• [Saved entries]
• • •

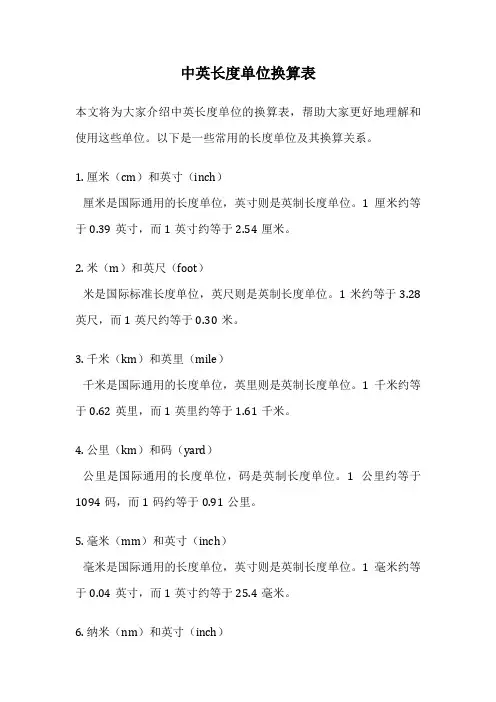 中英长度单位换算表

本文将为大家介绍中英长度单位的换算表，帮助大家更好地理解和使用这些单位。以下是一些常用的长度单位及其换算关系。

1. 厘米（cm）和英寸（inch）

厘米是国际通用的长度单位，英寸则是英制长度单位。1 厘米约等于 0.39 英寸，而 1 英寸约等于 2.54 厘米。

2. 米（m）和英尺（foot）

米是国际标准长度单位，英尺则是英制长度单位。1 米约等于 3.28 英尺，而 1 英尺约等于 0.30 米。

3. 千米（km）和英里（mile）

千米是国际通用的长度单位，英里则是英制长度单位。1 千米约等于 0.62 英里，而 1 英里约等于 1.61 千米。

4. 公里（km）和码（yard）

公里是国际通用的长度单位，码是英制长度单位。1 公里约等于 1094 码，而 1 码约等于 0.91 公里。

5. 毫米（mm）和英寸（inch）

毫米是国际通用的长度单位，英寸则是英制长度单位。1 毫米约等于 0.04 英寸，而 1 英寸约等于 25.4 毫米。

6. 纳米（nm）和英寸（inch）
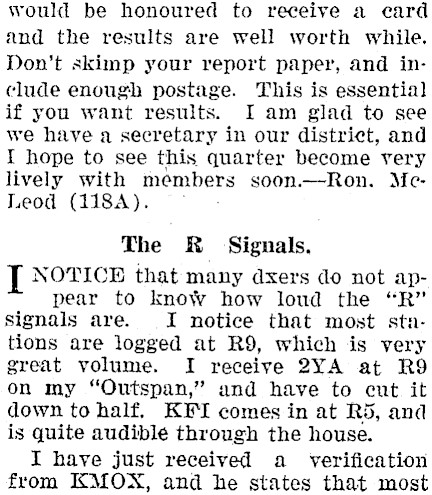 would be honoured to receive a card and the results are well worth while. Don't skimp your report paper, and include enough postage. This is essential if you want results. I am glad to see we have a secretary in our district, and I hope to see this quarter become very lively with members soon.—Ron. McLeod (118A).

The R Signals.

I NOTICE that many dxers do not appear to know how loud the "R" signals are. I notice that most stations are logged at R9, which is very great volume. I receive 2YA at R9 on my "Outspan," and have to cut it down to half. KFI comes in at R5, and is quite audible through the house.

I have just received a verification from KMOX, and he states that most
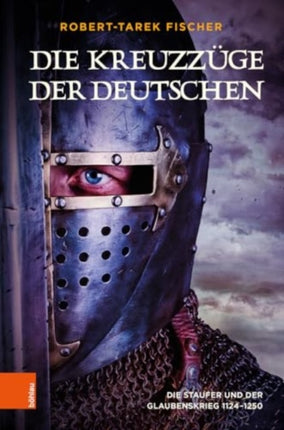 ROBERT-TAREK FISCHER

DIE KREUZZÜGE DER DEUTSCHEN

DIE STAUFER UND DER GLAUBENSKRIEG 1124–1250

böhlau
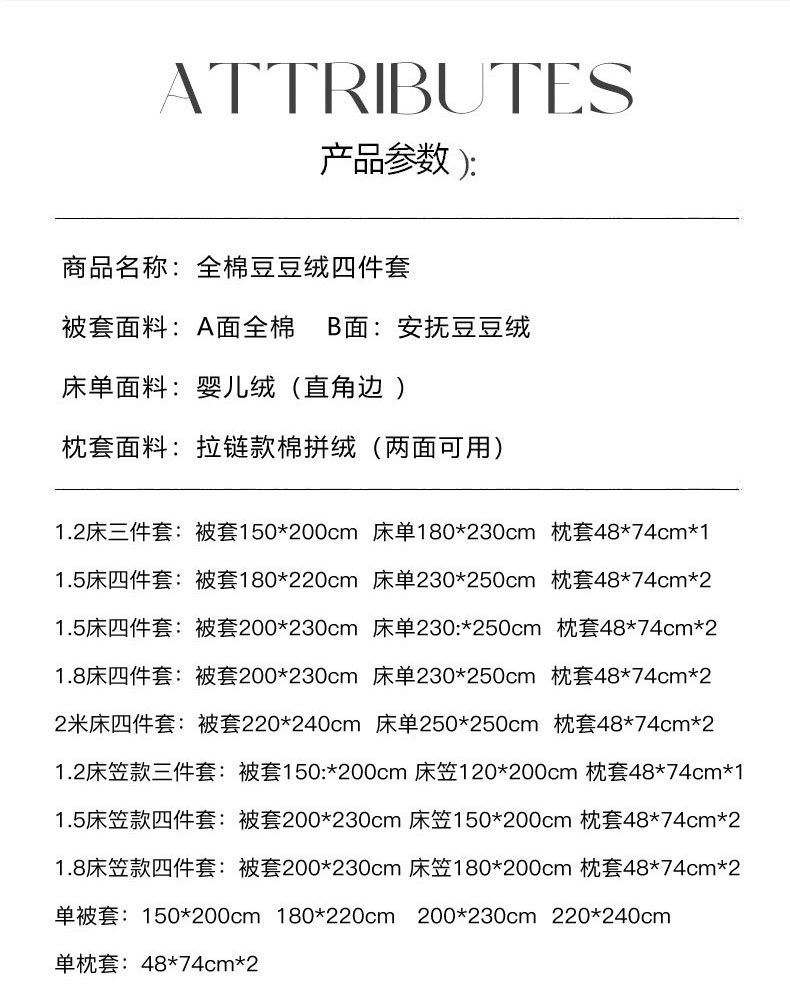 ATTRIBUTES

产品参数 ):

商品名称：全棉豆豆绒四件套

被套面料：A面全棉　B面：安抚豆豆绒

床单面料：婴儿绒（直角边 ）

枕套面料：拉链款棉拼绒（两面可用）

1.2床三件套：被套150*200cm 床单180*230cm 枕套48*74cm*1

1.5床四件套：被套180*220cm 床单230*250cm 枕套48*74cm*2

1.5床四件套：被套200*230cm 床单230:*250cm 枕套48*74cm*2

1.8床四件套：被套200*230cm 床单230*250cm 枕套48*74cm*2

2米床四件套：被套220*240cm 床单250*250cm 枕套48*74cm*2

1.2床笠款三件套：被套150:*200cm 床笠120*200cm 枕套48*74cm*1

1.5床笠款四件套：被套200*230cm 床笠150*200cm 枕套48*74cm*2

1.8床笠款四件套：被套200*230cm 床笠180*200cm 枕套48*74cm*2

单被套：150*200cm 180*220cm 200*230cm 220*240cm

单枕套：48*74cm*2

• • •

• [Exercise objective]
Copy out the records above in full, exactly as written, but not the pictures.

• [Exercise answer]
 中英长度单位换算表

本文将为大家介绍中英长度单位的换算表，帮助大家更好地理解和使用这些单位。以下是一些常用的长度单位及其换算关系。

1. 厘米（cm）和英寸（inch）

厘米是国际通用的长度单位，英寸则是英制长度单位。1 厘米约等于 0.39 英寸，而 1 英寸约等于 2.54 厘米。

2. 米（m）和英尺（foot）

米是国际标准长度单位，英尺则是英制长度单位。1 米约等于 3.28 英尺，而 1 英尺约等于 0.30 米。

3. 千米（km）和英里（mile）

千米是国际通用的长度单位，英里则是英制长度单位。1 千米约等于 0.62 英里，而 1 英里约等于 1.61 千米。

4. 公里（km）和码（yard）

公里是国际通用的长度单位，码是英制长度单位。1 公里约等于 1094 码，而 1 码约等于 0.91 公里。

5. 毫米（mm）和英寸（inch）

毫米是国际通用的长度单位，英寸则是英制长度单位。1 毫米约等于 0.04 英寸，而 1 英寸约等于 25.4 毫米。

6. 纳米（nm）和英寸（inch）
 would be honoured to receive a card and the results are well worth while. Don't skimp your report paper, and include enough postage. This is essential if you want results. I am glad to see we have a secretary in our district, and I hope to see this quarter become very lively with members soon.—Ron. McLeod (118A).

The R Signals.

I NOTICE that many dxers do not appear to know how loud the "R" signals are. I notice that most stations are logged at R9, which is very great volume. I receive 2YA at R9 on my "Outspan," and have to cut it down to half. KFI comes in at R5, and is quite audible through the house.

I have just received a verification from KMOX, and he states that most
 ROBERT-TAREK FISCHER

DIE KREUZZÜGE DER DEUTSCHEN

DIE STAUFER UND DER GLAUBENSKRIEG 1124–1250

böhlau
 ATTRIBUTES

产品参数 ):

商品名称：全棉豆豆绒四件套

被套面料：A面全棉　B面：安抚豆豆绒

床单面料：婴儿绒（直角边 ）

枕套面料：拉链款棉拼绒（两面可用）

1.2床三件套：被套150*200cm 床单180*230cm 枕套48*74cm*1

1.5床四件套：被套180*220cm 床单230*250cm 枕套48*74cm*2

1.5床四件套：被套200*230cm 床单230:*250cm 枕套48*74cm*2

1.8床四件套：被套200*230cm 床单230*250cm 枕套48*74cm*2

2米床四件套：被套220*240cm 床单250*250cm 枕套48*74cm*2

1.2床笠款三件套：被套150:*200cm 床笠120*200cm 枕套48*74cm*1

1.5床笠款四件套：被套200*230cm 床笠150*200cm 枕套48*74cm*2

1.8床笠款四件套：被套200*230cm 床笠180*200cm 枕套48*74cm*2

单被套：150*200cm 180*220cm 200*230cm 220*240cm

单枕套：48*74cm*2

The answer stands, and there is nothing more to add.